Who Am I Without Alcohol?
"Who am I without alcohol?" If you are anything like me, you might have asked yourself this question time and time again.
Even before getting sober, I struggled to wrap my head around the question, if I remove this "thing" who will I be? For me, the "thing" was always alcohol. My relationship with alcohol was a means of escape and safety. I struggled with the internal push-and-pull battles of shame and guilt and my solution to these so-called problems was to numb and do everything in my power to find peace. The truth was that I was only diving deeper into a hole that left me lost in knowing who I was.
Knowing who we are can seem scary, but not knowing who we are is robbing ourselves of life to the fullest. I wasn't meant to feel the burden of being caught in a repetitive cycle of trying to avoid and numb my feelings yet I constantly was. I wasn't meant to carry the weight of trying to control and manage my drinking yet I felt the struggles continually. I wasn't meant to hide behind alcohol for my entire life yet I constantly ran to it for refuge.
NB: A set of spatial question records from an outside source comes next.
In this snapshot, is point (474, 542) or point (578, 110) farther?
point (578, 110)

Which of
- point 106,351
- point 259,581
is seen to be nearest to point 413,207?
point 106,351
So, who am I without alcohol? I'm Kyle, I've always been Kyle. I have always been loved and accepted, but since becoming sober I can allow myself to be present with those truths. I get to be the big brother I constantly struggled to be, the best friend who is there for others, and the family member who shows up. I get to show the parts of me that I thought were beyond repair and unworthy to be truly seen. I get to be ME and you can too!